En août 2011, lors d’une balade à vélo avec mon épouse, je découvrais « Si loin, si proche » la 5ème édition des Promenades photographiques en Condroz. J’aime cette douce région condrusienne. De plus, c’est aussi la terre d’origine de ma femme. Tout un symbole, cet attachement.
Tous les deux ans, nous disons donc « OUI » à cette biennale photographique.
Dans le programme de la 7éme édition intitulée « Au plaisir », je repère une proposition d’atelier résidentiel animé par le photographe québecois Bertrand Carrière (Canada).
Quelques extraits :
« Photographier le plaisir, photographier par plaisir, plaisir de photographier. …
En une semaine, l’atelier vous offre l’occasion de vous plonger au cœur d’un projet personnel et d’explorer la notion du plaisir. …

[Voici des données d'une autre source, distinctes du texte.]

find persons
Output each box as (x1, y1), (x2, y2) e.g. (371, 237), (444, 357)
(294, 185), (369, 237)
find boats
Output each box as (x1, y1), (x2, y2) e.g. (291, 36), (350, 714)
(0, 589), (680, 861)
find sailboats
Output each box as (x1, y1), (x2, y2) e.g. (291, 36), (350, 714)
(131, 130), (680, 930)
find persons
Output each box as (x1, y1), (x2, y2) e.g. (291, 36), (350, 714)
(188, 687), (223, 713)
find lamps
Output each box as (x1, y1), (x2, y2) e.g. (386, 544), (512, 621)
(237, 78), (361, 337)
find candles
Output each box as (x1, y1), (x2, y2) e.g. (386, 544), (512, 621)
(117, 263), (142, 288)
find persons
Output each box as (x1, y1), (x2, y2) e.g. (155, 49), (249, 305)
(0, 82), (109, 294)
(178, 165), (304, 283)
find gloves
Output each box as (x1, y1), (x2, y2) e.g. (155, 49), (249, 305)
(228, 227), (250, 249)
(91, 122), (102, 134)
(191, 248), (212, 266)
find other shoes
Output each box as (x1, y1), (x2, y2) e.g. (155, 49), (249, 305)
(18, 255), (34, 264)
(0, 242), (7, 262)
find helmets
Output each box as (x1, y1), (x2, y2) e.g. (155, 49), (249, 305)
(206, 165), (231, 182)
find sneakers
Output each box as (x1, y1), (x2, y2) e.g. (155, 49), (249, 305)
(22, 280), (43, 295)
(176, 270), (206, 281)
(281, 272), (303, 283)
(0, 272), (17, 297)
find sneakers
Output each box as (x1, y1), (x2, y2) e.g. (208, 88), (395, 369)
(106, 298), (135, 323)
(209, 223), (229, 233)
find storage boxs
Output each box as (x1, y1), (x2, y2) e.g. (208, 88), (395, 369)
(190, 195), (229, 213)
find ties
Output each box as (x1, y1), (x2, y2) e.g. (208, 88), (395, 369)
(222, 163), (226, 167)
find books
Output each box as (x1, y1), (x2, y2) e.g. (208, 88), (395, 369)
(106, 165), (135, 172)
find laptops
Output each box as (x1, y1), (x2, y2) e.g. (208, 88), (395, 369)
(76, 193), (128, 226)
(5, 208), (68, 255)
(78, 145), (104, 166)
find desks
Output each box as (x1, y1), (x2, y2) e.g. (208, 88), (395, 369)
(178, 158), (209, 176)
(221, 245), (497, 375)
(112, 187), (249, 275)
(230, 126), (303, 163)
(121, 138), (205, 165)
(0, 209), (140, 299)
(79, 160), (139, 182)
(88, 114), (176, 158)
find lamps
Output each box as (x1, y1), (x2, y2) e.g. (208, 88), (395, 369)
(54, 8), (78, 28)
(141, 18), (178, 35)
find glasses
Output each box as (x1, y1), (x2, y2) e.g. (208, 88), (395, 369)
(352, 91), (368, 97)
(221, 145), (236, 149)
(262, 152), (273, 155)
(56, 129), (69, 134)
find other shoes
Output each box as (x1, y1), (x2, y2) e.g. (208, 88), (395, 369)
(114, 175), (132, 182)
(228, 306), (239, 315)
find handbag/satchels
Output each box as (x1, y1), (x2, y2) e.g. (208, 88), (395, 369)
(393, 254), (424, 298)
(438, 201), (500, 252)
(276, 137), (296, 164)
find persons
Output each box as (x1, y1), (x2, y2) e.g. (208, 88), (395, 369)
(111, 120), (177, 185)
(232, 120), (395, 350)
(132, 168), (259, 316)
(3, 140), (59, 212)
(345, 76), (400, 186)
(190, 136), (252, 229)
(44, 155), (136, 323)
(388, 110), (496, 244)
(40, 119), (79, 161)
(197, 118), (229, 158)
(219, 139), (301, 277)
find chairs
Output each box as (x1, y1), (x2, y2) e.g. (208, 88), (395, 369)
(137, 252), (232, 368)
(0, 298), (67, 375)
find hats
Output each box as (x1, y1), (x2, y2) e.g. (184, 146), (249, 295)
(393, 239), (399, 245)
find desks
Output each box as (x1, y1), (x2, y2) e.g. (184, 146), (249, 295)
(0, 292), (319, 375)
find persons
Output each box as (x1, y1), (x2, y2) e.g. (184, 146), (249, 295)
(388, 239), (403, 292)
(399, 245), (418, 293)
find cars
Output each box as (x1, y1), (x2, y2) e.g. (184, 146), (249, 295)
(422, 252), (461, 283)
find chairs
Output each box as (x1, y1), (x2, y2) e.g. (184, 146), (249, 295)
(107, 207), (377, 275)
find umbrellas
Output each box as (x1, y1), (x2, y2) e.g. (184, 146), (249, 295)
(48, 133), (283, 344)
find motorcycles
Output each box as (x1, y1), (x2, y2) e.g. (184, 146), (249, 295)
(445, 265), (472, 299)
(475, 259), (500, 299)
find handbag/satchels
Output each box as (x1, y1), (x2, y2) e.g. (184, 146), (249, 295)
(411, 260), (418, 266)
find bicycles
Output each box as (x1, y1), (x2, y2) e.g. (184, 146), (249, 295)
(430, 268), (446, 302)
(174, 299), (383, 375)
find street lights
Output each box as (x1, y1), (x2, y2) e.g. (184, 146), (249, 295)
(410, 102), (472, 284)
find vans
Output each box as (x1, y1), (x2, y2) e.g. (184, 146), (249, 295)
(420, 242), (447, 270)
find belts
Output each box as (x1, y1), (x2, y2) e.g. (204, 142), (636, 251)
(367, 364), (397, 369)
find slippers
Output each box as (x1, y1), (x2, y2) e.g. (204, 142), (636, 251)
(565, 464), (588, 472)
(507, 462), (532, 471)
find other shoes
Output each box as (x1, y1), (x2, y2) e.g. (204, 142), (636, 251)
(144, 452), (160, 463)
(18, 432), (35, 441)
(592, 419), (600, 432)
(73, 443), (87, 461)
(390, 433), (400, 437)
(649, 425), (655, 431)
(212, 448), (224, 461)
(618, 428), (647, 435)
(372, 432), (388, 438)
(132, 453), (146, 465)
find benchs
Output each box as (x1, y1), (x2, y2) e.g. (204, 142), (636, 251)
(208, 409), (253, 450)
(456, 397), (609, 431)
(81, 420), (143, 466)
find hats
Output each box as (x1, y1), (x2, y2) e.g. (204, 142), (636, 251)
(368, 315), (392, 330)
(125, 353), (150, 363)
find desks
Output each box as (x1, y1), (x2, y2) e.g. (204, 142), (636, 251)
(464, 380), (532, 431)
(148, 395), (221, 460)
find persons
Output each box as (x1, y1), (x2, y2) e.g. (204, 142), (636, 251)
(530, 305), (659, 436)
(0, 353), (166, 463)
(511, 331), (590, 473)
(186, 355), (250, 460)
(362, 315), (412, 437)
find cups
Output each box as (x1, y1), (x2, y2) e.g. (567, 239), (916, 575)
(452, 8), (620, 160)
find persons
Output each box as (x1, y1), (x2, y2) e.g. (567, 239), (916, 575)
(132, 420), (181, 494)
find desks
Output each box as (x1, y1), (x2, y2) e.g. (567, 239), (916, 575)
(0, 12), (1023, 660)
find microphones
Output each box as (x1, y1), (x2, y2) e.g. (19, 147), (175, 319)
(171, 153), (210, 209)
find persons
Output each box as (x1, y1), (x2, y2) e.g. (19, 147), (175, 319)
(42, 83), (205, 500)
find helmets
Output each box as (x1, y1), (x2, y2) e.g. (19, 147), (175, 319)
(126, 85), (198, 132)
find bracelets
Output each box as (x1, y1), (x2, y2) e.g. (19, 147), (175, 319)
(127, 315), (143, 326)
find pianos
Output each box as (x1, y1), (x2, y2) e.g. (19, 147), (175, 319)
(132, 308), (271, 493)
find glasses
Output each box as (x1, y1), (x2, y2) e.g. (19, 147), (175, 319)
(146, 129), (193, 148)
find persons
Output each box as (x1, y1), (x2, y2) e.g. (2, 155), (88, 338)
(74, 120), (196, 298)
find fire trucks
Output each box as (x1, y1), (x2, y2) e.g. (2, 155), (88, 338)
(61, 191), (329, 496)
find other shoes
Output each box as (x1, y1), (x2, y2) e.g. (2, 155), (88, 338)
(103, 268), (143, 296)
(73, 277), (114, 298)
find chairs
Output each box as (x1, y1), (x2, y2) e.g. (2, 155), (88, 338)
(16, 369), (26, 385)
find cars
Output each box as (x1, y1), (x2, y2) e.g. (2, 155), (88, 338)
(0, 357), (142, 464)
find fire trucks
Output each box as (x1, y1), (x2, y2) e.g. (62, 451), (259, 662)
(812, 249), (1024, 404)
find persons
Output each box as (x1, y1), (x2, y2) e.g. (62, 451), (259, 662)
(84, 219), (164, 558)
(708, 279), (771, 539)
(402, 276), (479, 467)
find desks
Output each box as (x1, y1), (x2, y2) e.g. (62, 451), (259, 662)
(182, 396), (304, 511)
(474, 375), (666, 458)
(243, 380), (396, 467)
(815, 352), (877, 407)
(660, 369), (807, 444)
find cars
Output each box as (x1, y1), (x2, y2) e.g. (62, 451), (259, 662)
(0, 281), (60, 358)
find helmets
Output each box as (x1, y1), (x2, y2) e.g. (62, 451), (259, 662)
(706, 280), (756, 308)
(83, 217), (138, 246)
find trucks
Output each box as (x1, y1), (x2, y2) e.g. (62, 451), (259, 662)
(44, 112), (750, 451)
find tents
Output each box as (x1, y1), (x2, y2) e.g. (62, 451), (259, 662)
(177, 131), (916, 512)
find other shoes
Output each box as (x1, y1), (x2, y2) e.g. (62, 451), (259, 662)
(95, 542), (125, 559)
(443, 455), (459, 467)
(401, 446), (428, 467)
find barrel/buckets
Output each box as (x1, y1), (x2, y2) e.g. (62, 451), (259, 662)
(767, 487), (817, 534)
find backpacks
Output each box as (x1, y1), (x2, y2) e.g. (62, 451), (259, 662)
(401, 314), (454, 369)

Le thème du plaisir pourra être vu par association : contemplation, hédonisme, grâce, contentement, fête, joie, volupté, désirs et satisfactions. Ou encore par réaction : privation, austérité, ascèse, mécontentement, dégoût, ennui
…
Il est recommandé de faire un minimum de recherche afin d’arriver avec quelques idées de projets à réaliser.
Il serait intéressant que chaque participant apporte un livre de photographies qui l’a marqué et une série de ses images. »
Le thème présenté par cet atelier me tente fortement.
J’envoie au Centre Culturel de Marchin mon formulaire inscription accompagnée d’une lettre de motivation.
Pierre Mossoux me confirme ma participation.
Commence alors progressivement un processus d’intériorité et d’écriture sur l’exploration de mes plaisirs.
Je note mes priorités :
– Plaisir de respirer
. inspirer … expirer
. prendre conscience de mon souffle
– Plaisir d’être en contact avec la nature
. « shinrin-yoku » : immersion dans la nature
. vitamine V comme vert (référence Christophe André)
– Plaisir du silence
. le silence a le goût du bonheur
. être seul, errance solitaire
. recherche de calme
– Plaisir du mouvement
. marcher lentement, pédaler, nager
– Plaisir d’observer
. de regarder
. d’écouter avec les yeux (handicap : malentendant)
– Plaisir de rêver
. d’être ailleurs
. de s’évader
. de découvrir (voyages)
– Plaisir de lire
– Plaisir de toucher
– Plaisir de rire
Bertrand Carrière demande aux participants d’apporter un livre de photographie qui nous influence et une série de nos images.
Pour amorcer les discussions et les échanges en début de stage, je montre « D’après nature » de Jean Gaumy. C’est un livre qui m’inspire, avec lequel je me sens en accord.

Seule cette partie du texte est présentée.